Deeper Than the Headlines: OIG Workplan Additions, Aug. 2019: What You Need to Know

Deeper Than the Headlines: OIG Workplan Additions, Aug. 2019: What You Need to Know

Posted by CJ Wolf
Aug 26, 2019 9:19:44 AM

This August we saw a ton of additions to the OIG’s workplan. With so much to unpack, I’ve trimmed the fat down to those I believe might affect you and your organization’s compliance program the most. So, let’s dive right in. . .
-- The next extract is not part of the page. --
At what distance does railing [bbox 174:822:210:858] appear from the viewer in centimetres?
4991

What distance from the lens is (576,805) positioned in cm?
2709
Medicare Payments of Positive Airway Pressure Devices for Obstructive Sleep Apnea Without Conducting a Prior Sleep Study

An OIG analysis of the 2017 Comprehensive Error Rate Testing (CERT) program for positive airway pressure (PAP) device payments shows potential overpayments of $566 million. The overpayments come in the form of claims for PAP devices which were found to be neither reasonable nor necessary, according to Medicare standards. The OIG plans to examine Medicare payments made to durable medical equipment providers for PAP devices used to treat OSA, then determine whether those payments were in fact appropriate, Medicare-approved sleep studies were ever conducted.

Review of the Medicare DRG Window Policy

Outpatient services directly related to an inpatient admission are considered part of the inpatient payment, and thus not separately payable by Medicare. The diagnosis-related group (DRG) window policy defines when CMS considers outpatient services to be an extension of inpatient admissions, and generally includes services that are:

  1. Provided within the 3 days immediately preceding an inpatient admission to an acute-care hospital
  2. Diagnostic services or admission-related nondiagnostic services
  3. Provided by the admitting hospital or by an entity wholly owned or operated by the admitting hospital

Building on previous work, the OIG plans to determine the number of admission-related outpatient services that were not covered by the DRG window policy in 201. This will include services that were provided prior to the start of the DRG window, as well as services provided at hospitals that shared a common owner. The OIG will also determine the amounts that Medicare and beneficiaries would have saved in 2018, had the DRG window policy been updated to include more days and other hospital ownership structures. Finally, the OIG will interview CMS staff to identify other potential payment models CMS could use to pay for outpatient services related to these inpatient admissions.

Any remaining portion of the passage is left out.